● **PAGE EXTRACT**:
+++

The recent shooting death of two grizzly cubs who spent the summer roaming the farm fields and forests of a rural valley, about 150 kilometres north of Vancouver, B.C., has exposed "huge gaps" in the province's efforts to help bears and humans co-exist, conservationists say.
The two cubs, a male and a female, were orphaned in June after their mother disappeared, and was potentially killed. They spent most of the summer near where they were born in Pemberton Meadows. The long mountain valley has long been grizzly territory, and was a safe haven for the cubs.
But in mid-October, they started moving through the valley, wandering into Pemberton and the neighboring communities of Mt. Currie and the Lil'wat First Nation. A few days before Halloween, they killed some free-range chickens. That set off alarm bells: conservationists warned that having discovered that rummaging near humans could lead them to easy food, the bear cubs would habituate to humans, putting both at risk unless the government acted quickly to tag and relocate them.
Days later, in early November, the cubs were killed on the Lil'wat First Nation reserve. In a statement posted to its Facebook page, the nation, which had been working with conservationists to protect the bears, said that "due to personal safety, the bears have both been killed. A ceremony and tobacco offering were made, and the bears have been buried."
(Erica Van Loon, communications director for the Coast to Cascades Grizzly Bear Initiative, stressed that "it was just as likely" the cubs could have been killed off-reserve — a response to a slew of racist comments posted on local Facebook pages after the cubs were killed. "That was one person's decision — not the community's," she said.)
The Pemberton region sits at the intersection of four grizzly populations. Two of those groups are considered critically endangered, while a third is listed as being of “high conservation concern” by the province. While B.C.'s ban on grizzly hunting and efforts to protect key habitats are helping populations recover, critics want the province to do more to help bears and humans co-exist peacefully.
"We don't have recovery plans, so we're expecting these people just to live with this large carnivore and not have fear in it — that's not very rational," said Lana Ciarniello, an independent bear biologist who is leading a project with the environmental group Coast to Cascade Grizzly Bear Initiative.
Without a recovery plan, Ciarniello expects the problem will only get worse as both bear populations and the human communities scattered throughout their territory continue to grow, increasing the odds of problematic encounters. Bears and people can live safely in close proximity, given the right measures, she added.
But to achieve that co-existence the province must bolster its enforcement efforts to ensure people don't draw bears to their homes with trash or other attractants. It also needs to create a dedicated team of bear experts who can quickly respond to keep curious or hungry bears away from humans, she said.
"There are no time-sensitive protocols in place for situations like this," said Sonia Nicholl, an expert in bear-human conflict management who worked with Ciarnello to try to protect the two grizzly cubs and keep them out of human territory. "These were managed bears. They were not, in our eyes, public safety threats. These were bears that needed to be managed by the entity that manages endangered species."

+++

● **ENTRIES SUPPLIED**:
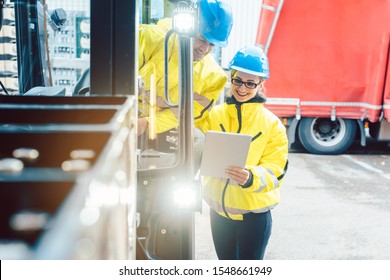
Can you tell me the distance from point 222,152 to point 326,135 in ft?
20.2

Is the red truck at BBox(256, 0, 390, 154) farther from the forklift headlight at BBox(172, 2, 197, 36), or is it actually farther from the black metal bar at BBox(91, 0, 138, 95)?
the black metal bar at BBox(91, 0, 138, 95)

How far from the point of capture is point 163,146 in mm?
2480

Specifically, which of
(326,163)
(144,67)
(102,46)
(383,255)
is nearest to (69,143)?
(102,46)

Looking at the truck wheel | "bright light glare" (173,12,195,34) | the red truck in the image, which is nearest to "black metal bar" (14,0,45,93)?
"bright light glare" (173,12,195,34)

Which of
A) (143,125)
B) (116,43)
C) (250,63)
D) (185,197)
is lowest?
(185,197)

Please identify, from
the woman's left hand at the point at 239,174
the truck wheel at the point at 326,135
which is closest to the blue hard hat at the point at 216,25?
the woman's left hand at the point at 239,174

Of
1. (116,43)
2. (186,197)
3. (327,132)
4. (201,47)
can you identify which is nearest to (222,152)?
(186,197)

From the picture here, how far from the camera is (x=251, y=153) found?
8.63 feet

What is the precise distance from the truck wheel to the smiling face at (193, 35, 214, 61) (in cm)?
557

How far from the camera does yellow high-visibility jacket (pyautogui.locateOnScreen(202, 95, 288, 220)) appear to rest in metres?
2.61

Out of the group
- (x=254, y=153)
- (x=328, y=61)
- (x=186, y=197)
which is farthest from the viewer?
(x=328, y=61)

+++

● **EXERCISE TASKS**:
1. From the grizzly cub article, extract word for word the passage that begins with "The Pemberton region" and ends after "Grizzly Bear Initiative.".
2. Continue the grizzly cub article from its last sentence.
The records that come after the grizzly cub article are taken from a separate source.

● **ANSWERS TO THIS EXERCISE**:
1.
The Pemberton region sits at the intersection of four grizzly populations. Two of those groups are considered critically endangered, while a third is listed as being of “high conservation concern” by the province. While B.C.'s ban on grizzly hunting and efforts to protect key habitats are helping populations recover, critics want the province to do more to help bears and humans co-exist peacefully.
"We don't have recovery plans, so we're expecting these people just to live with this large carnivore and not have fear in it — that's not very rational," said Lana Ciarniello, an independent bear biologist who is leading a project with the environmental group Coast to Cascade Grizzly Bear Initiative.

2.
Nicholl believes the cubs' demise could likely have been prevented if the provincial Ministry of Water, Land and Resource Stewardship and the Ministry of Environment, which are jointly responsible for bear conservation, had issued emergency collaring and a live trap so the group could relocate them.
The group typically tries to avoid relocation, which can simply result in another, less human-accustomed bear replacing the relocated ones, but in this case, the group considered it necessary to prevent the situation from escalating. Ensuring the female cub's safety was particularly important, she said, because the region's grizzly populations are so threatened, she said.
As the situation escalated, she said the group warned officials the cubs "could be dead in three days" in a late-week meeting, but didn't receive the necessary equipment to move them. By the following Monday, the cubs had been killed.
"The answer we got was that [they] didn't realize it was so urgent," she said.
In an emailed statement, a spokesperson for the Ministry of Environment said that "the issue of human-wildlife conflict is complex and cannot be solved by the Conservation Officer Service (COS) alone. Across BC, the COS takes extensive action to minimize the risks that conflicts with wildlife pose to public safety and property."
In September, the province announced that it will start working with the Grizzly Bear Foundation to reduce conflicts between humans and bears. Through the program, the province "will work with First Nations guardians, independent scientists, and animal welfare and conservation experts, to provide recommendations to potentially improve all aspects of conflict between people and wildlife."
Other jurisdictions where grizzlies and humans co-exist, like Alberta and Montana, have successfully created or supported programs that help the two co-exist in real time. B.C. needs similar programs, both Nichols and Ciarniello said.
"We're falling down on it in a big way," said Ciarniello. "To kill something just to get rid of it — that can't be the way we manage grizzlies, and it's certainly not how they're going to be recovered."